**Excerpts from a dataset:**
————
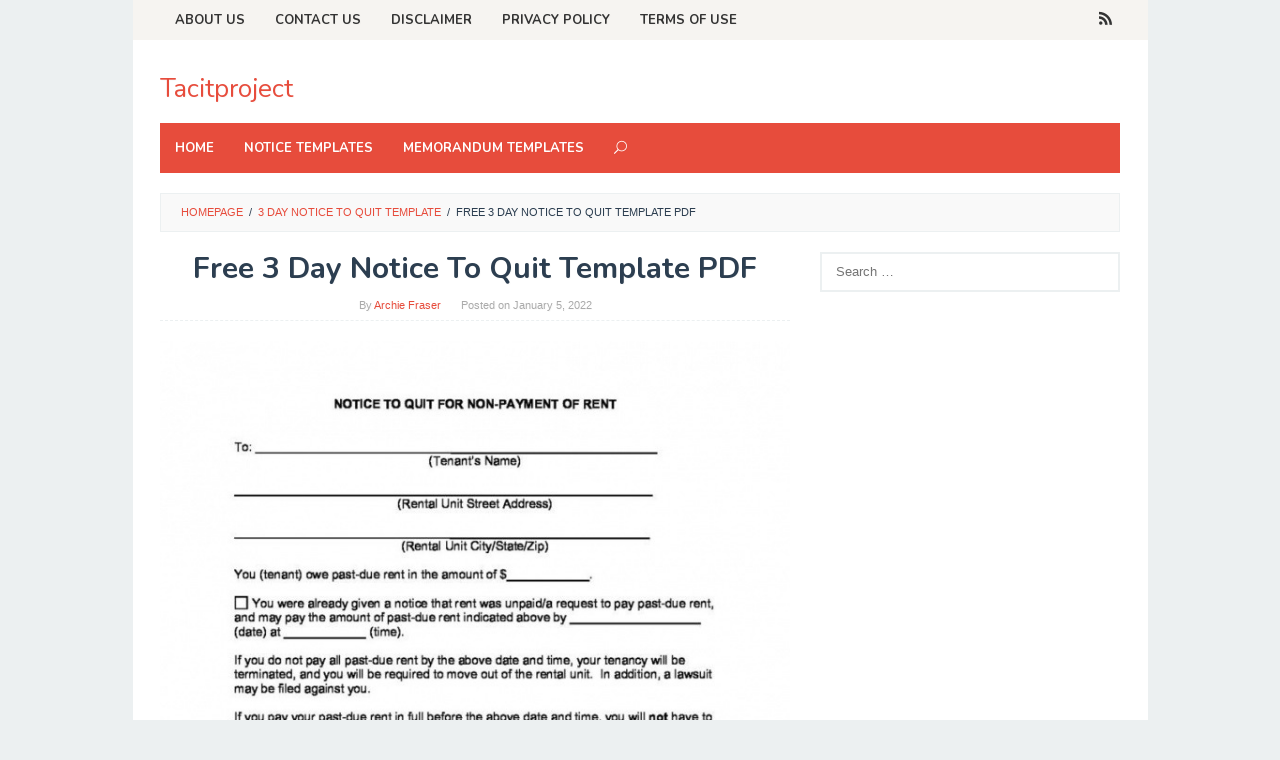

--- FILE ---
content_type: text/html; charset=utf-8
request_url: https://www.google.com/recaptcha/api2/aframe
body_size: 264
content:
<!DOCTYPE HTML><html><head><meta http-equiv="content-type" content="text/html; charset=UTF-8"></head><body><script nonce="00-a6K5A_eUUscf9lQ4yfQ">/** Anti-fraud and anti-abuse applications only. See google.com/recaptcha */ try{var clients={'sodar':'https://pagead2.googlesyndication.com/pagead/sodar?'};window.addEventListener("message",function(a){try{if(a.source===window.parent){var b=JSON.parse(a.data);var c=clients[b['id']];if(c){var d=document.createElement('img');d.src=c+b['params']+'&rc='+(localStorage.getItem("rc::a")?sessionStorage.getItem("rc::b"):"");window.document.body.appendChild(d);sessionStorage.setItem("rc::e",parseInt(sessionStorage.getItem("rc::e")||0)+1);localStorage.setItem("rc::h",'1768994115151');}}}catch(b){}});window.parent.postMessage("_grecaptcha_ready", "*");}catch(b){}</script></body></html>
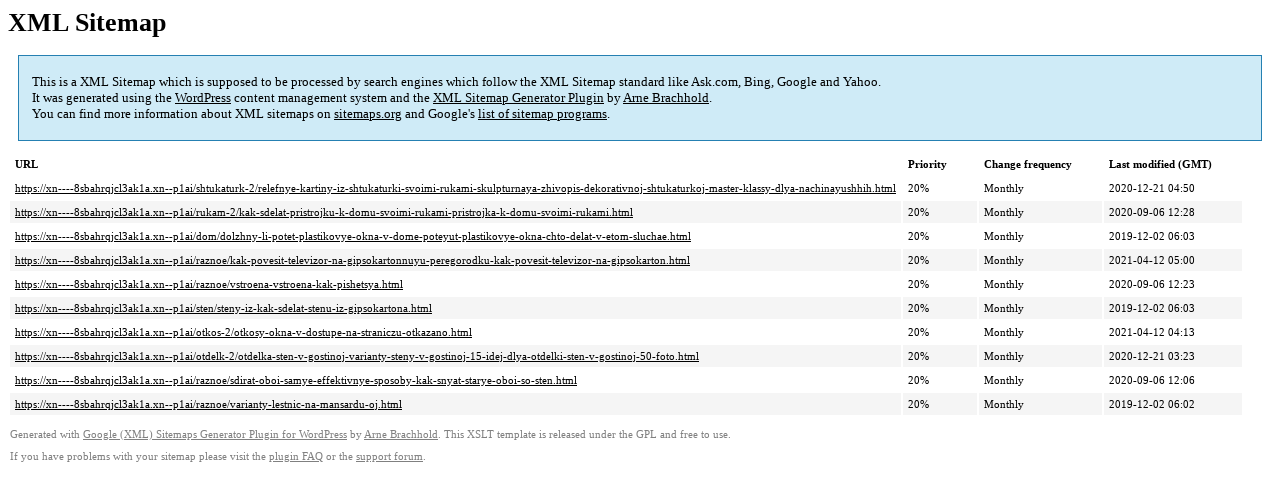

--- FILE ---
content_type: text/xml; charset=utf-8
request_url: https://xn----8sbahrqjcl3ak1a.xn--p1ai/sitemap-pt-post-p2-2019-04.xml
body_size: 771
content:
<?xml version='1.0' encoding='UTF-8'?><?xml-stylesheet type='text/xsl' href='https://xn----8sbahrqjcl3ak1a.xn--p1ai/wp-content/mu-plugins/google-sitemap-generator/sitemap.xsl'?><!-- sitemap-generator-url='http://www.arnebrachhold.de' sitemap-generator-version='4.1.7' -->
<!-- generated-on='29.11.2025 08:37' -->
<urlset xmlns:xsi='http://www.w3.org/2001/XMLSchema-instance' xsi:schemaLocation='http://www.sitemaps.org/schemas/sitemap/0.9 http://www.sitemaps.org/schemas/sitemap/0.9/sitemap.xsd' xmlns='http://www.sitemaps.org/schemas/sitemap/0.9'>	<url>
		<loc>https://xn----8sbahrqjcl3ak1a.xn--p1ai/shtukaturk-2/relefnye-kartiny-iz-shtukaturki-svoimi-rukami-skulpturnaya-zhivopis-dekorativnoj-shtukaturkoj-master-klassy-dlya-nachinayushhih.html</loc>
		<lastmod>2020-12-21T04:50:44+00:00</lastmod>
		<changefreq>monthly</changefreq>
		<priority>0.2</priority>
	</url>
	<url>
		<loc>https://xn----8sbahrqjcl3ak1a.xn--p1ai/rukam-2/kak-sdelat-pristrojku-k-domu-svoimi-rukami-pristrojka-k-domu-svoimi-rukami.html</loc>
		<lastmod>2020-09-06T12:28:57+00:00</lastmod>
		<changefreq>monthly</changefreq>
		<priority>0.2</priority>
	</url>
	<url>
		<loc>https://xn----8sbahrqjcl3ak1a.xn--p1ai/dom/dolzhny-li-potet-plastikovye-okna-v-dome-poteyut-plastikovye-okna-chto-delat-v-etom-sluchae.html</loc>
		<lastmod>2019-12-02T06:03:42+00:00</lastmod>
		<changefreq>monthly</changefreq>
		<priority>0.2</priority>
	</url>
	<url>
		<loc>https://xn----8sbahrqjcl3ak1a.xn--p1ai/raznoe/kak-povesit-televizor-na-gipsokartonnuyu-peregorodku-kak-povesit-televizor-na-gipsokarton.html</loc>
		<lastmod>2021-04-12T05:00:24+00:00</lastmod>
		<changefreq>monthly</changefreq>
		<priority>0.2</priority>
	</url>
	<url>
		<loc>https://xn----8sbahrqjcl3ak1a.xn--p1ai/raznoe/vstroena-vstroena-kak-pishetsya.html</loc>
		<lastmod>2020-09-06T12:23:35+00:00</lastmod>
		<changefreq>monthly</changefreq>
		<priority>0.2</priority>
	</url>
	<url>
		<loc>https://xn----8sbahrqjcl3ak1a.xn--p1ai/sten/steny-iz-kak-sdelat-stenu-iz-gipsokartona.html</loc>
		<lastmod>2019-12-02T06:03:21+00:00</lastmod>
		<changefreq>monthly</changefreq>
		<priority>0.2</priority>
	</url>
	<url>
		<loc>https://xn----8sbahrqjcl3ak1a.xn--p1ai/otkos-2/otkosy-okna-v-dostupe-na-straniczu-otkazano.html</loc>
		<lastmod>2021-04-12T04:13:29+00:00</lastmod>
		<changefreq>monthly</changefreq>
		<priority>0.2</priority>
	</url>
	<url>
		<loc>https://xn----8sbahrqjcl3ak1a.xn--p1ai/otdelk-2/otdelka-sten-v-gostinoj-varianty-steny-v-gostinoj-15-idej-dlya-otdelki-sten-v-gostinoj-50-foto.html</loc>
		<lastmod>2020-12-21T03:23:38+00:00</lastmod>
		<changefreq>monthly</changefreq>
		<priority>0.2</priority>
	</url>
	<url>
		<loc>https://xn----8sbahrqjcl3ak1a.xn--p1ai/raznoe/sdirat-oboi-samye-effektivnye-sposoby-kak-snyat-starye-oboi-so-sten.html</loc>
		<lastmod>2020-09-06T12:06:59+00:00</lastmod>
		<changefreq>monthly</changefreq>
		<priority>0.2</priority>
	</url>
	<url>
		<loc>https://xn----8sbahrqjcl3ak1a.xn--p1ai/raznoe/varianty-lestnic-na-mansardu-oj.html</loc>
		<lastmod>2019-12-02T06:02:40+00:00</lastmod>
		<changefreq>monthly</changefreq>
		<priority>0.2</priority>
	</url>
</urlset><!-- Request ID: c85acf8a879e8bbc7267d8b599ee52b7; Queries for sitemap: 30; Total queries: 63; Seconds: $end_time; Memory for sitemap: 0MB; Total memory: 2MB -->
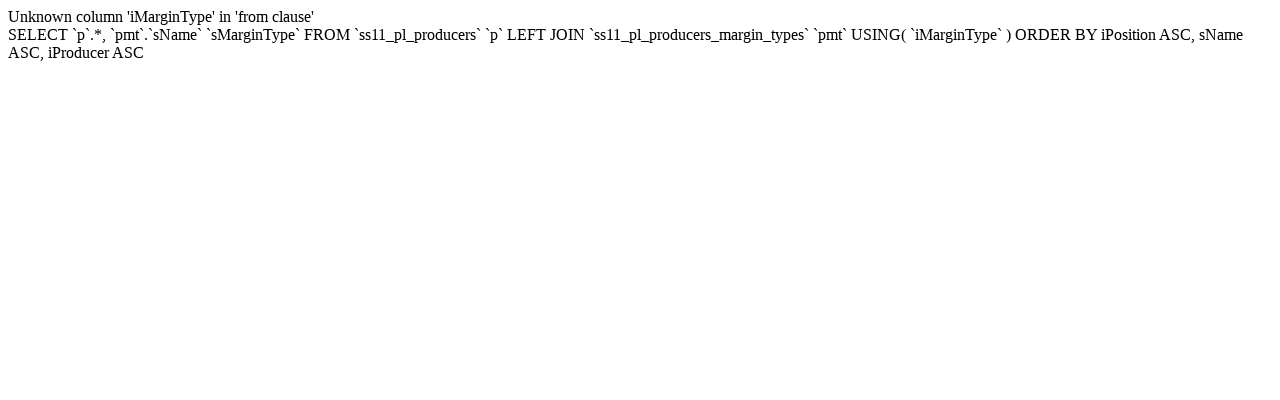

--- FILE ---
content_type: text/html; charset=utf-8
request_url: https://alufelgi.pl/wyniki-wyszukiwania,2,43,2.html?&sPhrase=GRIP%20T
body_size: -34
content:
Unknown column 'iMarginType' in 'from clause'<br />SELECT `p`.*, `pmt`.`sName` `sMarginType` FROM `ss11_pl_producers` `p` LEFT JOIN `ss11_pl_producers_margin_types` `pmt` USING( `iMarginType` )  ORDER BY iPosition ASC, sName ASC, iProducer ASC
————
**WORK TO COMPLETE:**
Wherever a line in the data above holds the word "lastmod", copy that line.

**THE ANSWER:**
		<lastmod>2020-12-21T04:50:44+00:00</lastmod>
		<lastmod>2020-09-06T12:28:57+00:00</lastmod>
		<lastmod>2019-12-02T06:03:42+00:00</lastmod>
		<lastmod>2021-04-12T05:00:24+00:00</lastmod>
		<lastmod>2020-09-06T12:23:35+00:00</lastmod>
		<lastmod>2019-12-02T06:03:21+00:00</lastmod>
		<lastmod>2021-04-12T04:13:29+00:00</lastmod>
		<lastmod>2020-12-21T03:23:38+00:00</lastmod>
		<lastmod>2020-09-06T12:06:59+00:00</lastmod>
		<lastmod>2019-12-02T06:02:40+00:00</lastmod>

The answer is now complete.